◆ What is required
Repeat exactly the lines beginning at the one that contains "Seraphinite bead necklace" and running to the end of the material. Omit the pictures.
◆ ◆ ◆ ◆ ◆
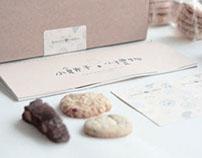 品墨良行|小餅干&小禮物|餅乾禮盒包裝|Packaging Design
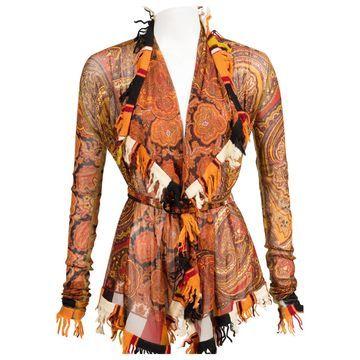 Jean Paul Gaultier Orange Viscose Knitwear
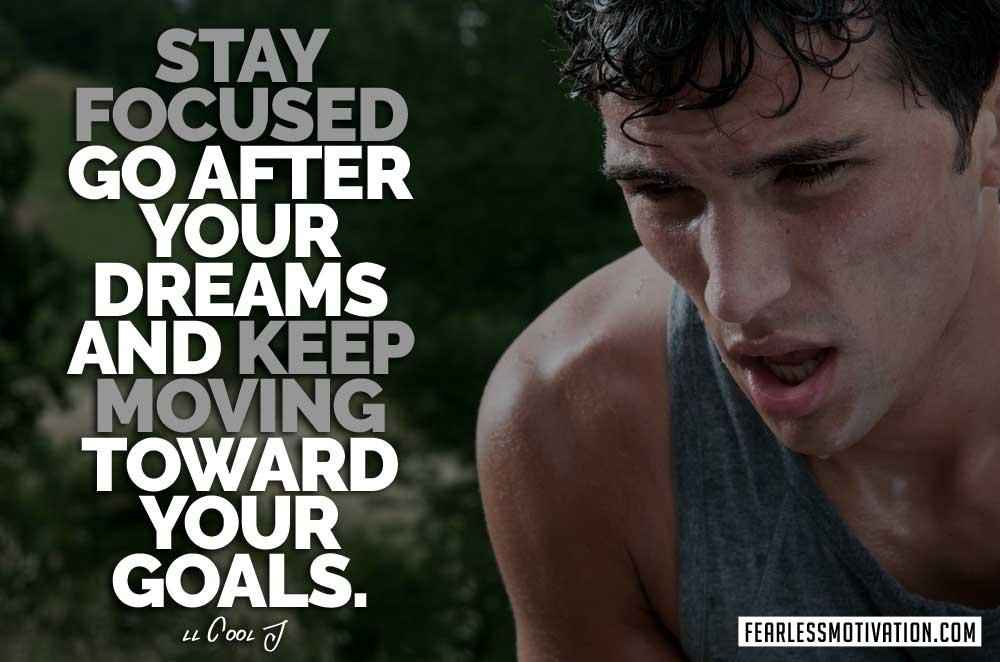 goal-setting-for success ll-cool-j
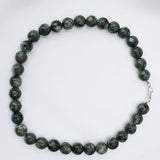 Seraphinite bead necklace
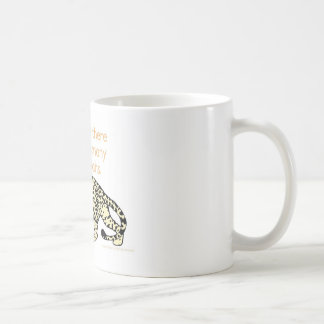 Why can't you play cards in the jungle? coffee mug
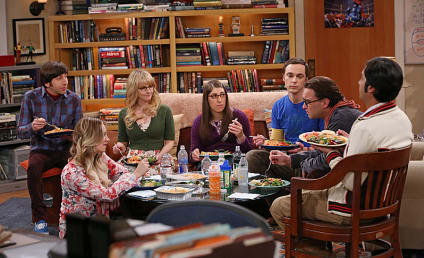 The Big Bang Theory Review: Boiled Frog Prince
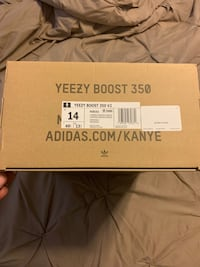 Yezzy non reflective Tampa, 33607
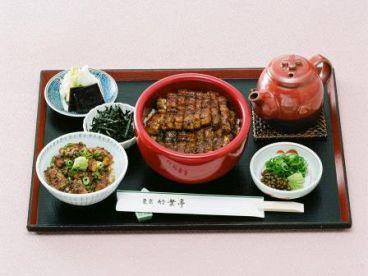 竹葉亭 名古屋店のおすすめ料理1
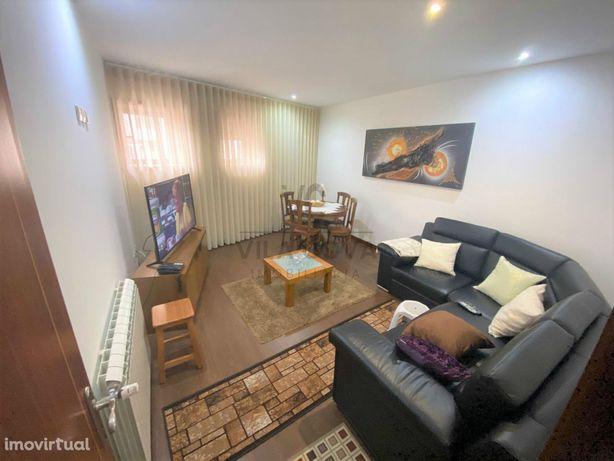 Apartamento T1+2 Venda em Póvoa de Varzim, Beiriz e Argivai,Póvoa de V
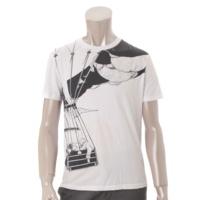 メンズ プリント Tシャツ S ホワイト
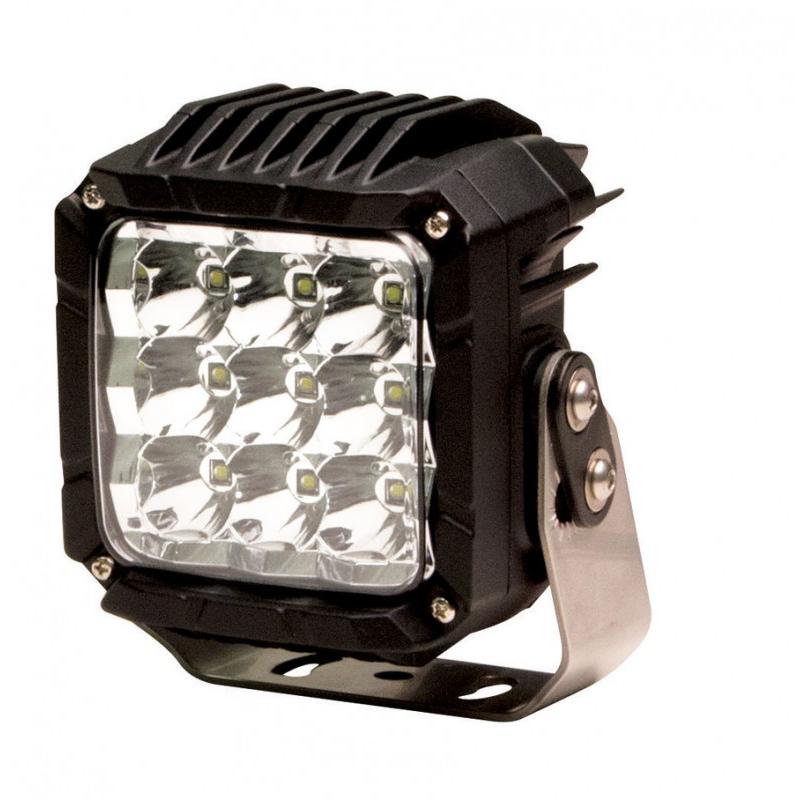 Code 3 9 LED Worklamp, 12-24v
◆ ◆ ◆ ◆ ◆
◆ Your response
 Seraphinite bead necklace
 Why can't you play cards in the jungle? coffee mug
 The Big Bang Theory Review: Boiled Frog Prince
 Yezzy non reflective Tampa, 33607
 竹葉亭 名古屋店のおすすめ料理1
 Apartamento T1+2 Venda em Póvoa de Varzim, Beiriz e Argivai,Póvoa de V
 メンズ プリント Tシャツ S ホワイト
 Code 3 9 LED Worklamp, 12-24v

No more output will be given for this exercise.